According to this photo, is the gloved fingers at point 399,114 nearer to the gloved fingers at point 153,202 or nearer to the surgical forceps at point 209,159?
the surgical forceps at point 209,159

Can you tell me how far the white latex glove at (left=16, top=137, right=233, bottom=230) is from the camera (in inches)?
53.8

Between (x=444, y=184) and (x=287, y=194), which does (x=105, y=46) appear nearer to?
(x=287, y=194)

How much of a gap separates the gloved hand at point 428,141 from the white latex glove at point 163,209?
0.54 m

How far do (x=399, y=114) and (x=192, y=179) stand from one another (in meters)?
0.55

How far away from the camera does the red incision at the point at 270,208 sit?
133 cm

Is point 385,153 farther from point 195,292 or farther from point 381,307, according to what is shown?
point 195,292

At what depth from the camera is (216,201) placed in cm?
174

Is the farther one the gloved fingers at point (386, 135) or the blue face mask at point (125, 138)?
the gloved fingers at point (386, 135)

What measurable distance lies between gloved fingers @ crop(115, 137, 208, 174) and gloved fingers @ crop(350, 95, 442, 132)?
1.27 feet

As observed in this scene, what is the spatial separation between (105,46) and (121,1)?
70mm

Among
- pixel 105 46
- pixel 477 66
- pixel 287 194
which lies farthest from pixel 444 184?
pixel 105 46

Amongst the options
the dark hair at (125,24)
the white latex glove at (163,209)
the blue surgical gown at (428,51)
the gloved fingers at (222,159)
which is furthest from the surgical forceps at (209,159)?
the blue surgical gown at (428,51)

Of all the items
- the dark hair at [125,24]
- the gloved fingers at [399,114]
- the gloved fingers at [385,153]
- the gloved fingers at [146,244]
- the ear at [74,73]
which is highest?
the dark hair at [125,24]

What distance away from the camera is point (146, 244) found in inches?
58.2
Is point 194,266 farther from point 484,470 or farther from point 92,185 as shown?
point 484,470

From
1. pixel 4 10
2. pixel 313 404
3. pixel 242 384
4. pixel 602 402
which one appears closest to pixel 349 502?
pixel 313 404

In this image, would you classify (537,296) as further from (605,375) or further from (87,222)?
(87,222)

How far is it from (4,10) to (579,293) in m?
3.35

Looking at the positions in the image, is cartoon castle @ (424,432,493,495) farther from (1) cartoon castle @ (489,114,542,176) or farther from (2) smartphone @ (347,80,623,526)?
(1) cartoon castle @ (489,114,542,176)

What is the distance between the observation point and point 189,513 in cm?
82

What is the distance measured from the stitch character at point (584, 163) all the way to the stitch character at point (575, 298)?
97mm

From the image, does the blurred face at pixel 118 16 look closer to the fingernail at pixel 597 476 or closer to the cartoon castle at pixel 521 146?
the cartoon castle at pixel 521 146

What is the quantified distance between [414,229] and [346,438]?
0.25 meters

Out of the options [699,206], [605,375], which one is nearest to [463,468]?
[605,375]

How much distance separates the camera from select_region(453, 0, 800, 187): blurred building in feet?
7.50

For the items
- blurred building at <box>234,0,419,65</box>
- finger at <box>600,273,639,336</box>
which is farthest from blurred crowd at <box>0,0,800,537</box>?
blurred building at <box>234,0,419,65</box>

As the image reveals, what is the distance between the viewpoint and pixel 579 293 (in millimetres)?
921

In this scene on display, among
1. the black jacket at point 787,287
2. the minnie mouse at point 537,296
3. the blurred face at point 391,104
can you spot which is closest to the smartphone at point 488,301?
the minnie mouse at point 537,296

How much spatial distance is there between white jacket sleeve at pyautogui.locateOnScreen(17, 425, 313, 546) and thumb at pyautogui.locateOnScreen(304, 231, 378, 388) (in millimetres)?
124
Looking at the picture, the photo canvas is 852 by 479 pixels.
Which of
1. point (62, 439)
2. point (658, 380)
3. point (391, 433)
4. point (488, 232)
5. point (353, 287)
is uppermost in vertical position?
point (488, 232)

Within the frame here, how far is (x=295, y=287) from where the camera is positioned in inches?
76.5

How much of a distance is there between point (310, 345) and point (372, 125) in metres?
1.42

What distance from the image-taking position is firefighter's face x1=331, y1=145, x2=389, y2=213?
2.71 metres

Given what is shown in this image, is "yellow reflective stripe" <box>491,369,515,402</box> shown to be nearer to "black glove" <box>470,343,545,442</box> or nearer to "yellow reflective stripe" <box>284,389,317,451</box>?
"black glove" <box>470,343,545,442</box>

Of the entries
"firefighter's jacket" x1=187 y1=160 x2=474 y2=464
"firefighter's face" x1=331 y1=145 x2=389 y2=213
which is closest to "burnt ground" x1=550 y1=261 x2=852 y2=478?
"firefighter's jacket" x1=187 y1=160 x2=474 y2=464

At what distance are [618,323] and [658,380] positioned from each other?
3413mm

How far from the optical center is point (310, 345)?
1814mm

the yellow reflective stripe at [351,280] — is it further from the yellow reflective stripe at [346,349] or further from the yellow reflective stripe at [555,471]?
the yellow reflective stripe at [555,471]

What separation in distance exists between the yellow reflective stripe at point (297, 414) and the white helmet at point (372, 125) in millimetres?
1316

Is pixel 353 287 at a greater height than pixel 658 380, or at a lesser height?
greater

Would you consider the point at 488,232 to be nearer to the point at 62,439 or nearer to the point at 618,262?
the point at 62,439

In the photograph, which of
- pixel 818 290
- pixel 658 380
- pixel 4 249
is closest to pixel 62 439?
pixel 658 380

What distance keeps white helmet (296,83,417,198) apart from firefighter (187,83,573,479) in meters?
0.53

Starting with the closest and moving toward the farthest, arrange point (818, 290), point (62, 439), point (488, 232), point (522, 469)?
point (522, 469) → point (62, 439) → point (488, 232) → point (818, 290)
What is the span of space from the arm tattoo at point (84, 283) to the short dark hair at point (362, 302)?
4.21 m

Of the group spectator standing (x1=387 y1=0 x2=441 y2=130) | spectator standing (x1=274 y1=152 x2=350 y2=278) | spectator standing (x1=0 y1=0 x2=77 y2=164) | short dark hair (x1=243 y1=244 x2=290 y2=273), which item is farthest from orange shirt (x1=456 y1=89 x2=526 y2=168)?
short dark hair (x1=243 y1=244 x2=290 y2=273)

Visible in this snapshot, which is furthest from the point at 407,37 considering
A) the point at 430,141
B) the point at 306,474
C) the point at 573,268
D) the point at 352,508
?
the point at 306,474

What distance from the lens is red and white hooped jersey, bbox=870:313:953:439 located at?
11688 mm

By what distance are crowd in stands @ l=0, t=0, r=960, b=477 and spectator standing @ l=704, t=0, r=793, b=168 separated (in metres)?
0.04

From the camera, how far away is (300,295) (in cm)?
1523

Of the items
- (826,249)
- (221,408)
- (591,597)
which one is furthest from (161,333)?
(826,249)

:::

Request: Each line from the one containing "Is pixel 353" through the end of the entries, both included, is to be returned exactly, with no other lines.

Solution:
Is pixel 353 287 at a greater height than pixel 658 380, or at a lesser height?
greater

Would you consider the point at 488,232 to be nearer to the point at 62,439 or nearer to the point at 618,262?
the point at 62,439

In the photograph, which of
- pixel 818 290
- pixel 658 380
- pixel 4 249
is closest to pixel 62 439?
pixel 658 380

What distance keeps white helmet (296,83,417,198) apart from firefighter (187,83,573,479) in meters?
0.53

Starting with the closest and moving toward the farthest, arrange point (818, 290), point (62, 439), point (488, 232), point (522, 469)?
point (522, 469) → point (62, 439) → point (488, 232) → point (818, 290)
What is the span of space from the arm tattoo at point (84, 283) to the short dark hair at point (362, 302)?
4.21 m

Of the group spectator standing (x1=387 y1=0 x2=441 y2=130) | spectator standing (x1=274 y1=152 x2=350 y2=278) | spectator standing (x1=0 y1=0 x2=77 y2=164) | short dark hair (x1=243 y1=244 x2=290 y2=273), which item is farthest from orange shirt (x1=456 y1=89 x2=526 y2=168)?
short dark hair (x1=243 y1=244 x2=290 y2=273)

Visible in this snapshot, which is furthest from the point at 407,37 considering
A) the point at 430,141
B) the point at 306,474
C) the point at 573,268
D) the point at 352,508
?
the point at 306,474

What distance from the lens is red and white hooped jersey, bbox=870:313:953:439 located at?
11688 mm

By what distance are crowd in stands @ l=0, t=0, r=960, b=477 and spectator standing @ l=704, t=0, r=793, b=168 separated (in metres)?
0.04

From the camera, how far away is (300,295) (in cm)?
1523

Of the items
- (826,249)
- (221,408)
- (591,597)
which one is furthest from (161,333)?
(826,249)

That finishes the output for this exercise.